*** Information given ***
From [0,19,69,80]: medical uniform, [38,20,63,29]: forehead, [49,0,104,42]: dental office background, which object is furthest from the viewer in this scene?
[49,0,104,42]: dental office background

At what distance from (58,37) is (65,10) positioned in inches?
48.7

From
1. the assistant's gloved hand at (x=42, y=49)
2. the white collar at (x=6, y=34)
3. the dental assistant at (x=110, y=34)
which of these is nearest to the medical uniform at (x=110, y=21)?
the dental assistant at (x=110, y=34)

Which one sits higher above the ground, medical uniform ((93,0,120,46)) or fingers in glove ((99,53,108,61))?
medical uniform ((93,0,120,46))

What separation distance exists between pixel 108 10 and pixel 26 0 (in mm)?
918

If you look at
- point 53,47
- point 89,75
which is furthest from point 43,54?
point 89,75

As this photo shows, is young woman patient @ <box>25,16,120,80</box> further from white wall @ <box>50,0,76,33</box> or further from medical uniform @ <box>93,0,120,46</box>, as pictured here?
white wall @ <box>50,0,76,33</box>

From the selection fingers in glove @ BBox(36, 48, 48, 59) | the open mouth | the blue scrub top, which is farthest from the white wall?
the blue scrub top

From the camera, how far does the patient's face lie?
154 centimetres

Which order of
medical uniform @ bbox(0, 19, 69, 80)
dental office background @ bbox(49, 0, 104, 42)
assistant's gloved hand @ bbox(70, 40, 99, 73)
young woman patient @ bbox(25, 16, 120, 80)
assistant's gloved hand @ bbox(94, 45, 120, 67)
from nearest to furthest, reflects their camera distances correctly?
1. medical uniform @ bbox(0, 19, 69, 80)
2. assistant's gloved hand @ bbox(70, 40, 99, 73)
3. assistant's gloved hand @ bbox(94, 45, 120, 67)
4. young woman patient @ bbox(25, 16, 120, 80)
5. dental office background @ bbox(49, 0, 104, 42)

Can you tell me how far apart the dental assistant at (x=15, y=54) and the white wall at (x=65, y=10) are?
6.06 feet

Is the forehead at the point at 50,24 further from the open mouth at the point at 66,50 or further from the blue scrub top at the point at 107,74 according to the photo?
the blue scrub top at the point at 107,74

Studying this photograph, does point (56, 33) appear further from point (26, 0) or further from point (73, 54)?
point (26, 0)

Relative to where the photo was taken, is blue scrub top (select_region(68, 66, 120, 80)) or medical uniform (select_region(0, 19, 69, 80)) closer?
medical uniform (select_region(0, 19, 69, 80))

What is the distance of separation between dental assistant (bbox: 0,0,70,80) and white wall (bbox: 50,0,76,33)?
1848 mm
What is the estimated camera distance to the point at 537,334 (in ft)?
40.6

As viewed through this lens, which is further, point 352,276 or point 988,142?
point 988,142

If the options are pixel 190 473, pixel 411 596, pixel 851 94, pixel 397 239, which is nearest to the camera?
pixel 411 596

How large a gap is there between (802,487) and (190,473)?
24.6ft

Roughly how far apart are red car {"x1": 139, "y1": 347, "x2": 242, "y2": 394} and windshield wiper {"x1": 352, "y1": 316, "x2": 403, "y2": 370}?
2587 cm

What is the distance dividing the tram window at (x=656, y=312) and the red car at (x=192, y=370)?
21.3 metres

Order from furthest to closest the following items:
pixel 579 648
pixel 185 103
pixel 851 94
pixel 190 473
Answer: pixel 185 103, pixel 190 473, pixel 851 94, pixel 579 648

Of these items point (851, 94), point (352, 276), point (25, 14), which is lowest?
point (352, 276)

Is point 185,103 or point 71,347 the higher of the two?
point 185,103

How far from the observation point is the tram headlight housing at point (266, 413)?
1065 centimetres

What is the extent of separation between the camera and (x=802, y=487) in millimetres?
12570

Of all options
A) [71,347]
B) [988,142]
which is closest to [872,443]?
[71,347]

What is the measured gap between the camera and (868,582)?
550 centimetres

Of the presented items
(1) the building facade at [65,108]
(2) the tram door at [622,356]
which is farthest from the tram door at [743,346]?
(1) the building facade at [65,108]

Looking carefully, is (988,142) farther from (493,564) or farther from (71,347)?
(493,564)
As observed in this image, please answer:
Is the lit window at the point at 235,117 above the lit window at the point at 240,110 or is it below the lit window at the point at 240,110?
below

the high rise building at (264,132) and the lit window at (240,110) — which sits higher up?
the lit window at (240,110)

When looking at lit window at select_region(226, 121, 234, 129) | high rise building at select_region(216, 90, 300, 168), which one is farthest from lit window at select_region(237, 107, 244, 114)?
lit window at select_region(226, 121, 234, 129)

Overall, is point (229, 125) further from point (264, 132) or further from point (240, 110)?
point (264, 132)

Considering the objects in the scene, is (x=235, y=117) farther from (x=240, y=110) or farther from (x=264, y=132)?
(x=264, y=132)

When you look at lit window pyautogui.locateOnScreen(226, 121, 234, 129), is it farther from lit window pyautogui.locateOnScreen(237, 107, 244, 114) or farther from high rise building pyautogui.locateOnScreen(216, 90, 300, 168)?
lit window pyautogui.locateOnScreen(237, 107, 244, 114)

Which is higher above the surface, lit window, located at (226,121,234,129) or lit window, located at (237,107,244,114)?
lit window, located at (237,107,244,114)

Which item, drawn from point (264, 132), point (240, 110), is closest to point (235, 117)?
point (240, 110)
***
Written instruction = Exactly and exclusively, repeat the lines from the line that contains "Overall, is point" through the end of the records, both ends included.

Exercise solution =
Overall, is point (229, 125) further from point (264, 132) or further from point (240, 110)?
point (264, 132)

Considering the objects in the scene, is (x=235, y=117) farther from (x=240, y=110) or farther from (x=264, y=132)?
(x=264, y=132)

When you look at lit window pyautogui.locateOnScreen(226, 121, 234, 129), is it farther from lit window pyautogui.locateOnScreen(237, 107, 244, 114) or farther from high rise building pyautogui.locateOnScreen(216, 90, 300, 168)?
lit window pyautogui.locateOnScreen(237, 107, 244, 114)

Which is higher above the surface, lit window, located at (226,121,234,129) or lit window, located at (237,107,244,114)?
lit window, located at (237,107,244,114)

Which item, drawn from point (264, 132), point (240, 110), is closest to point (235, 117)?
point (240, 110)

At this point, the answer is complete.